• **THE PROBLEM**: Copy out every record below exactly as written, but leave out any pictures.

• **TASK MATERIAL**:
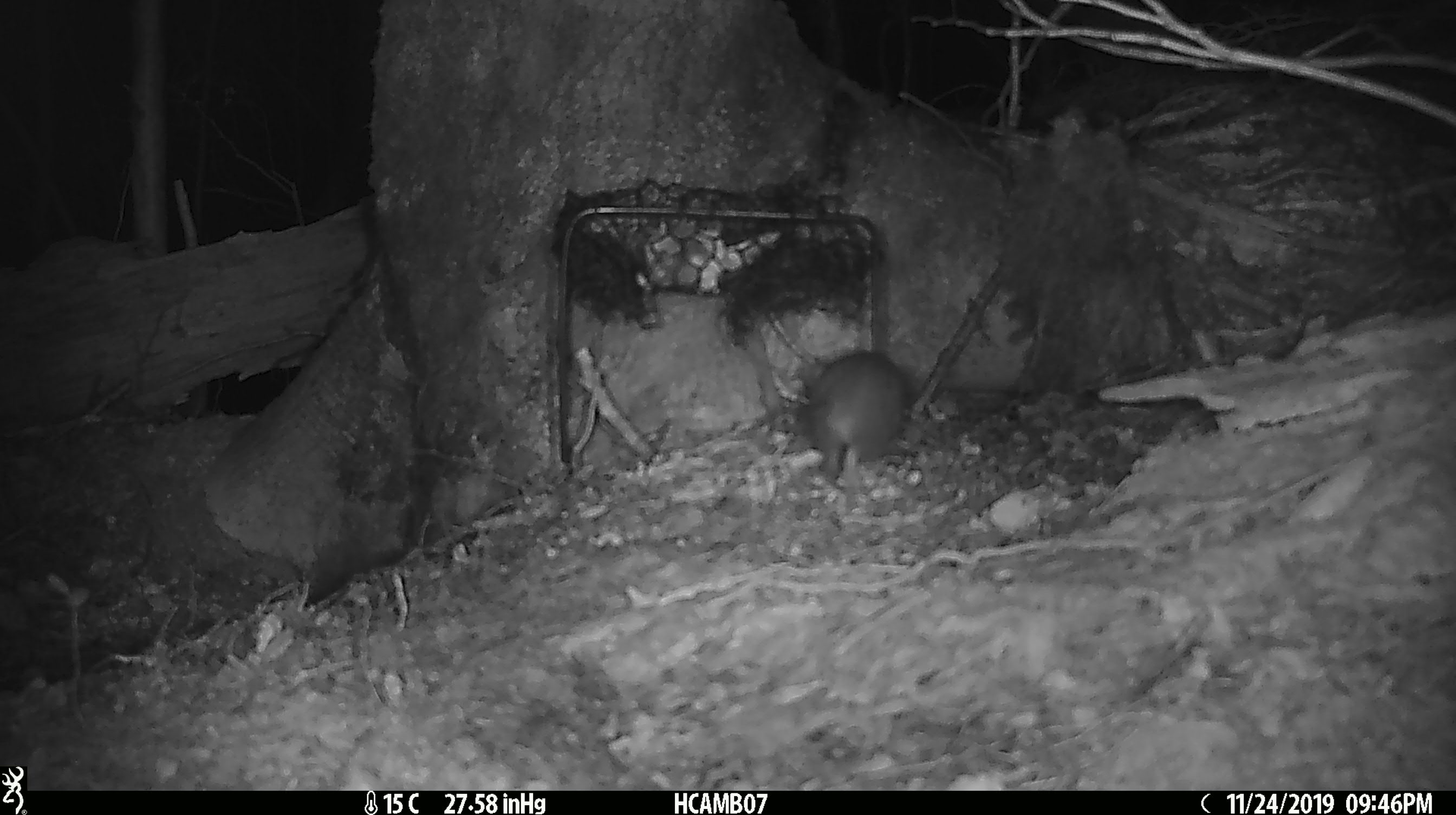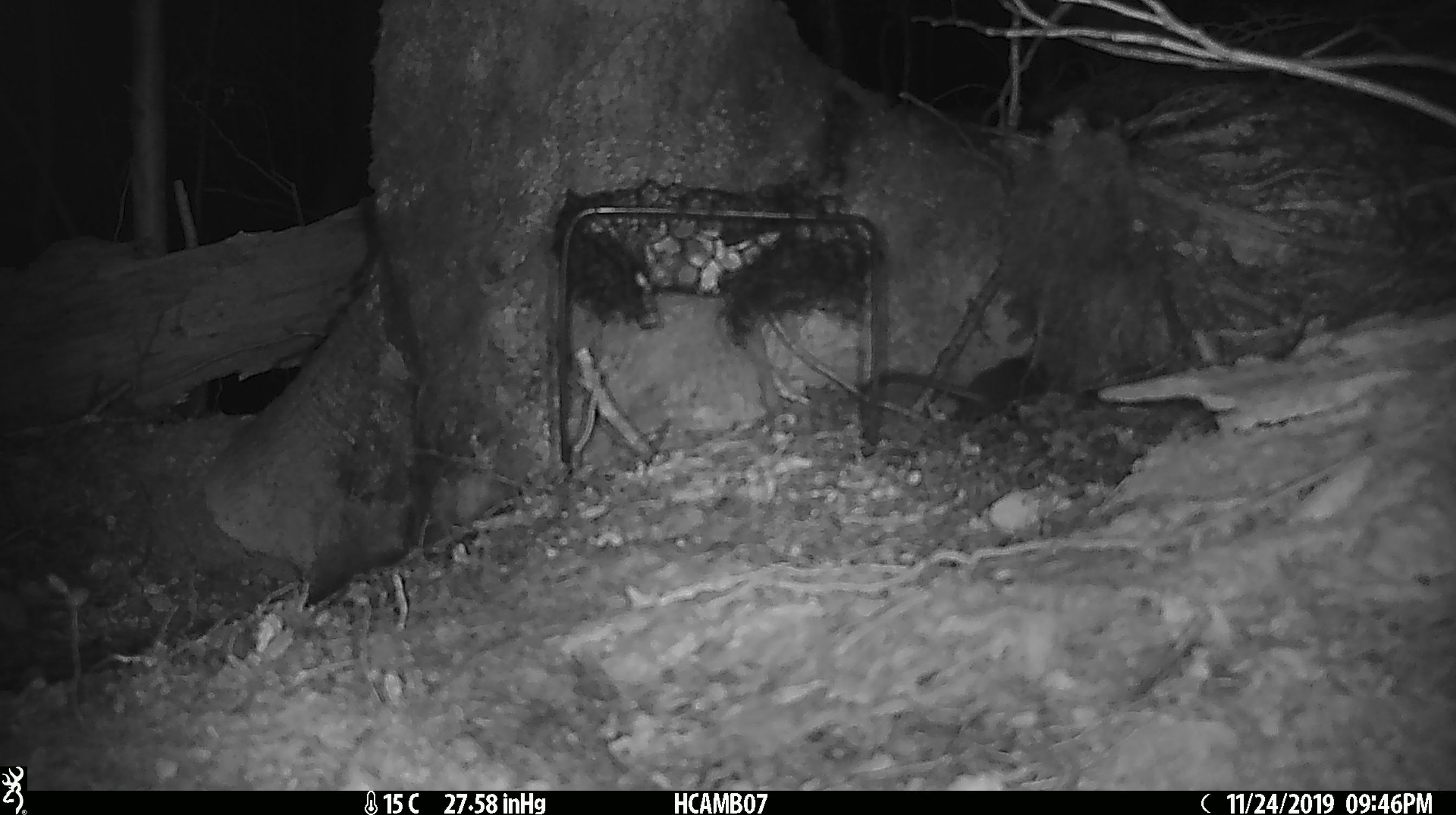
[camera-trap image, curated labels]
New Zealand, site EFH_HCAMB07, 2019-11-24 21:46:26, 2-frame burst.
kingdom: Animalia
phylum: Chordata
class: Mammalia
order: Rodentia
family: Muridae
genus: Mus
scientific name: Mus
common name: mouse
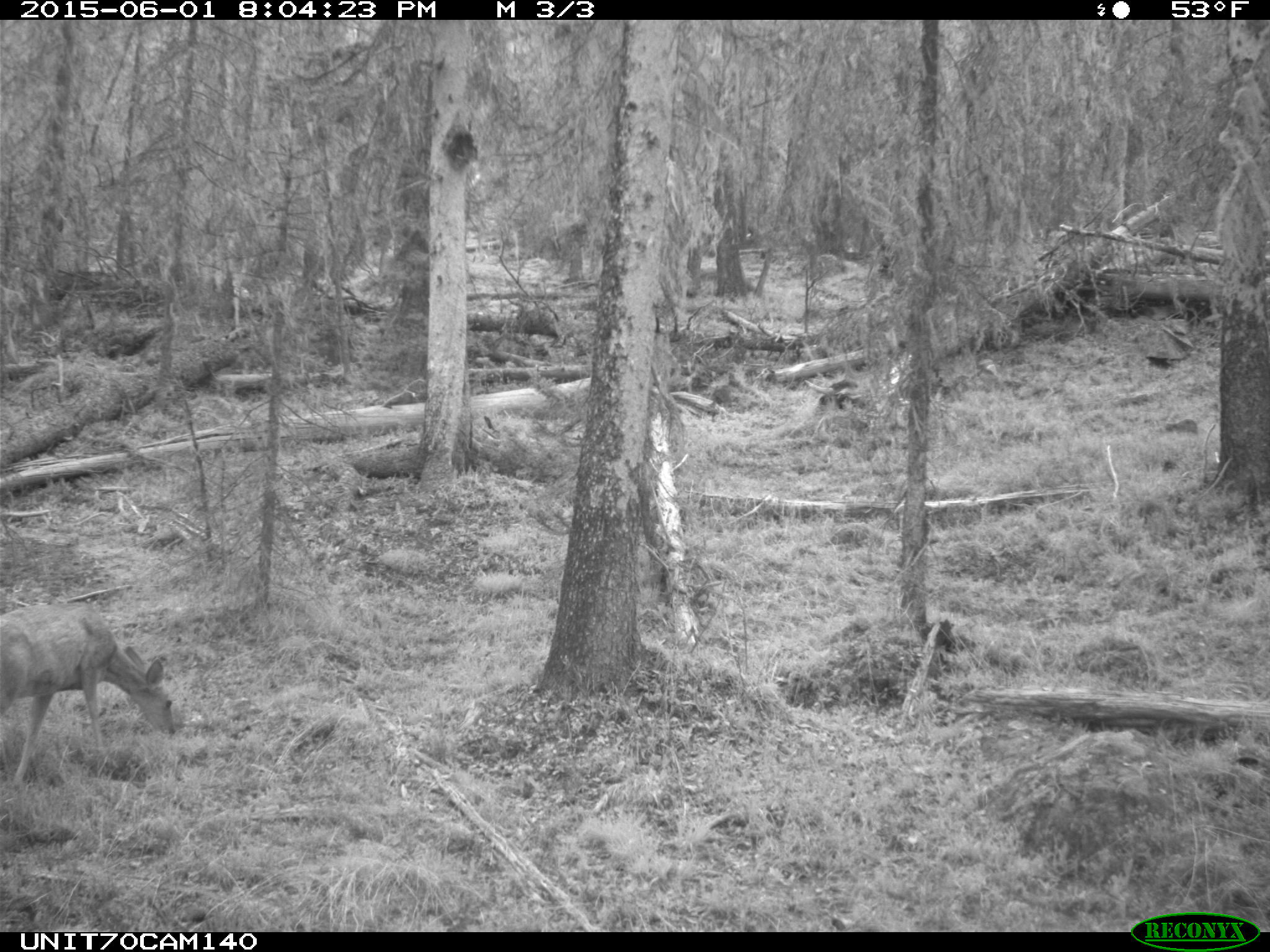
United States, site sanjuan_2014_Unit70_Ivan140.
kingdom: Animalia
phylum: Chordata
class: Mammalia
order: Artiodactyla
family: Cervidae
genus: Odocoileus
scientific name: Odocoileus hemionus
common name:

• **ANSWER FOR THIS EXERCISE**:
[camera-trap image, curated labels]
New Zealand, site EFH_HCAMB07, 2019-11-24 21:46:26, 2-frame burst.
kingdom: Animalia
phylum: Chordata
class: Mammalia
order: Rodentia
family: Muridae
genus: Mus
scientific name: Mus
common name: mouse
United States, site sanjuan_2014_Unit70_Ivan140.
kingdom: Animalia
phylum: Chordata
class: Mammalia
order: Artiodactyla
family: Cervidae
genus: Odocoileus
scientific name: Odocoileus hemionus
common name:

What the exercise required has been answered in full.